In this project, we leverage the PokeAPI, a RESTful API providing comprehensive Pokémon character data, to showcase data engineering skills through the development of an Extract, Transform, Load (ETL) pipeline on Databricks. The project aims to retrieve data from the PokeAPI endpoints, including information on Pokémon species, abilities, types, and more, using HTTP requests. Then we process and refine the raw data into a structured format suitable for analysis and visualization. This involves cleaning, parsing, and transforming the data to ensure consistency and usability. Then we store the transformed data into a scalable and efficient data storage solution as Delta Lake, enabling seamless querying and analysis.
To answer questions like:
What is the average weight of the pokemon by Pokemon type?
List the highest accuracy move by Pokemon type
Count the number of moves by Pokemon and order from greatest to least
In our project, the ingestion process involves leveraging PySpark to retrieve data from the REST API and subsequently landing it into Amazon S3 as JSON files partitioned by timestamp. We can view the data files in DBFS. After landing, we can read them into raw layer as streaming tables. Here we follow SCD-Type 2 and only pull the most recent records forward incrementally. Following ingestion, preprocessing involves flattening nested structures for enhanced usability. We then construct dimension and fact tables according to established data models.

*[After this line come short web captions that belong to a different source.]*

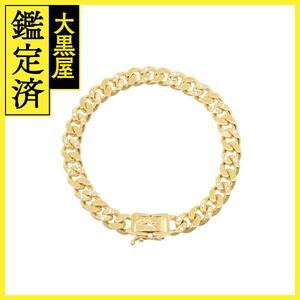 JEWELRY　ブレスレット　キヘイ　K18　ゴールド　ダイヤモンド　D0.743ct　67.9g　メンズ　2120700005742　【200】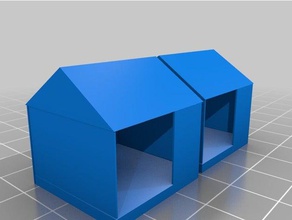 austins maison 22 L'impression 3d 3d print model - Mito3D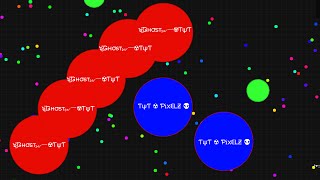 |AGAR.IO IS BACK!|EPIC SPLITRUNNING!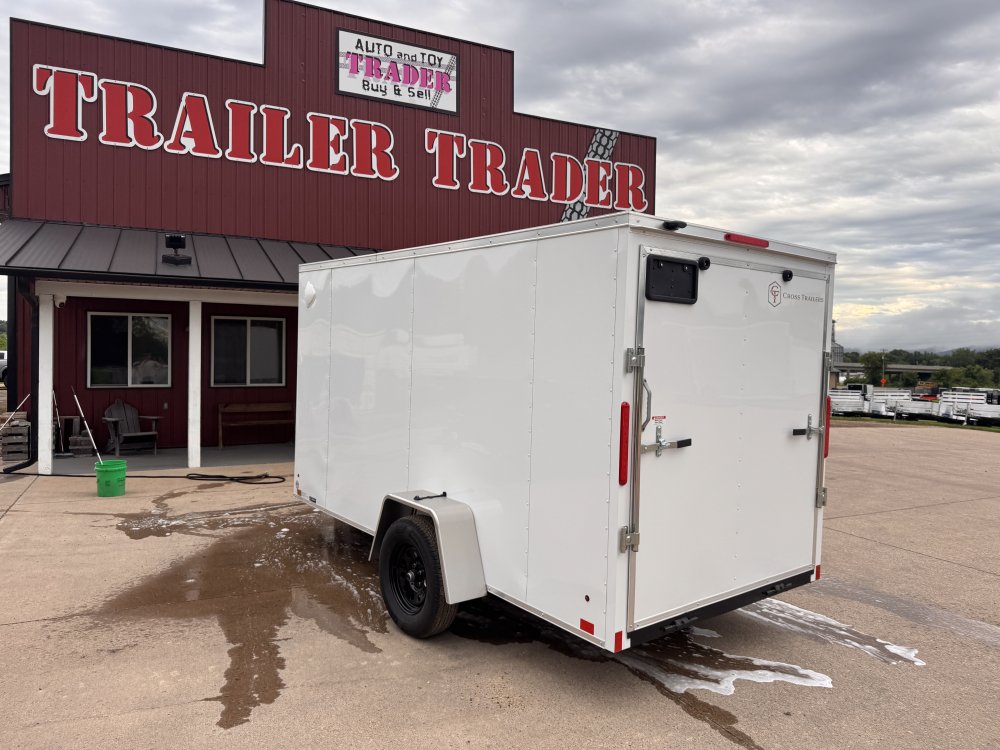 2025 Cross Trailers 6X12 Beta Cargo / Enclosed Trailer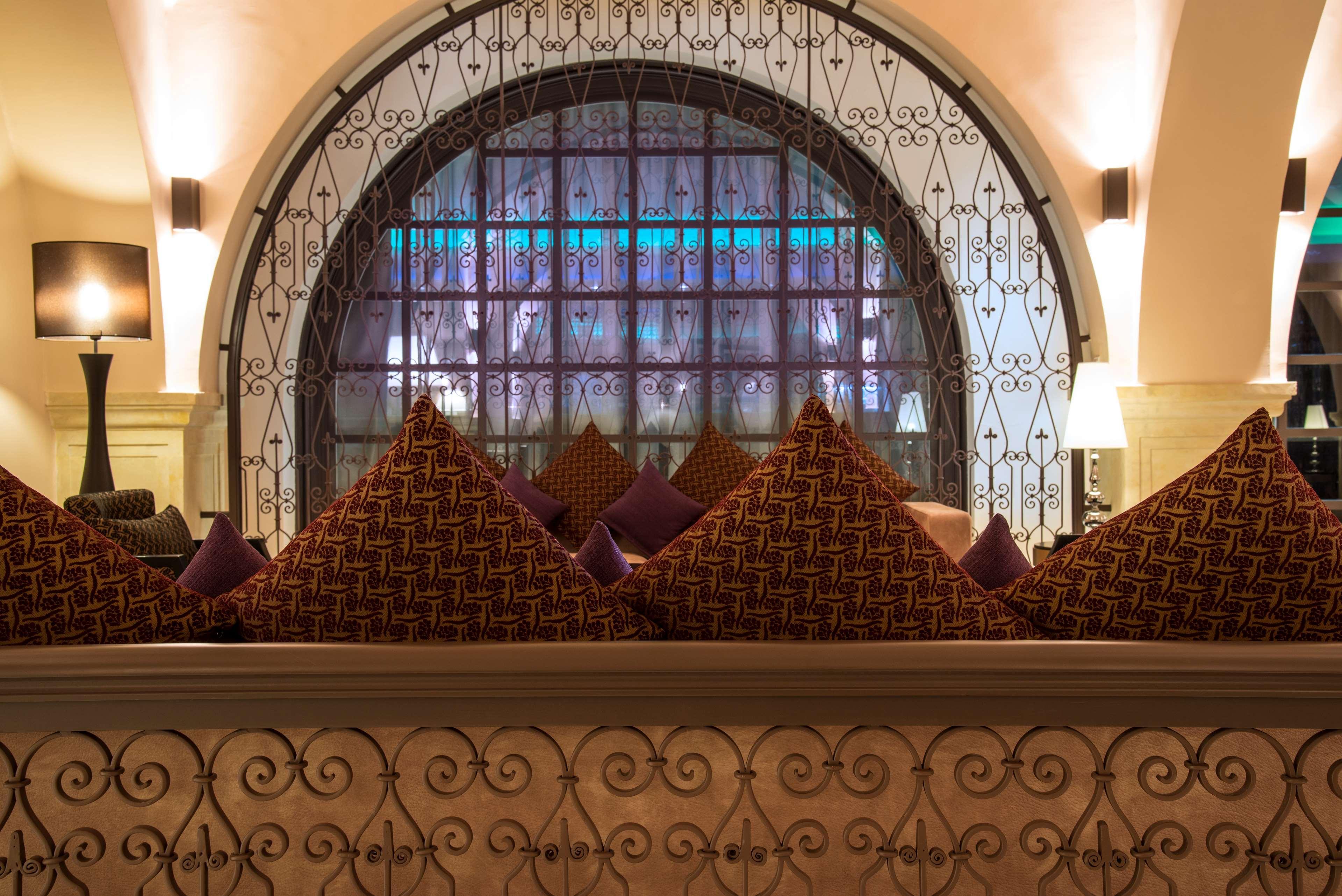 Radisson Blu Resort & Thalasso Hammamet Ngoại thất bức ảnh The interior of the hotel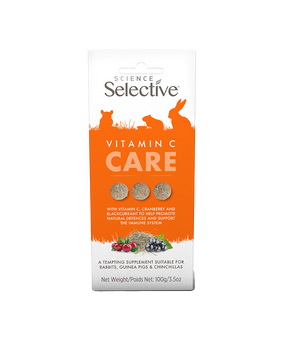 Superior Farms - Vitamin C Care Small Animal Supplements 3.5 oz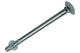 Mack 1017592 - perno madera + tuerca acero galvanizado 1 ud m10 x 140 mm | 10 piezas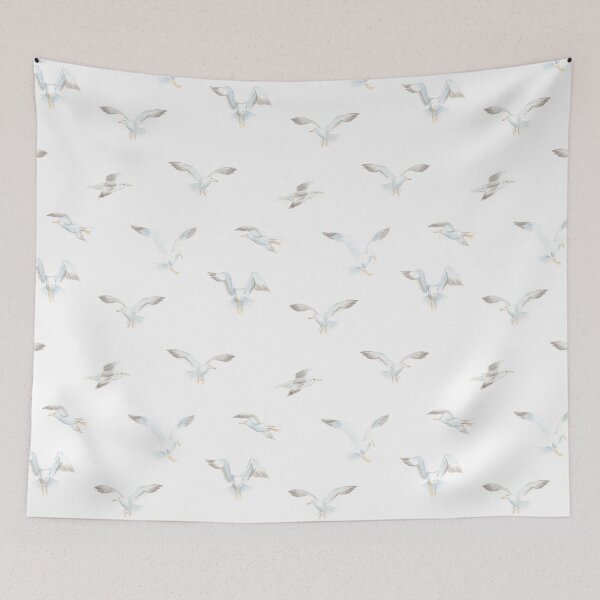 Item preview, Gulls designed and sold by Theodora Gould.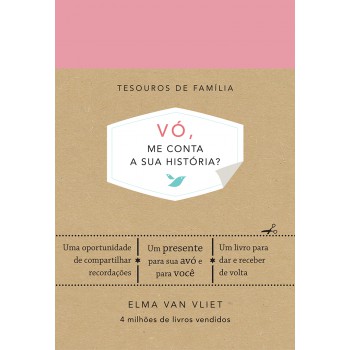 Vó, Me Conta A Sua História?: Um Livro Para Dar E Receber De Volta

The cdm and dimensional model layers involves Pyspark transformations to calculate average weight, bmi and joining of the tables. These dimensional models can be extracted into tableau for creating dashboards.
The Challenge regarding synchronization of write-streams:
The Fact object doesn't wait for the dimensions → If a Pokemon is added, it will only be included in the next processing of the fact.
Management of PII information can be done.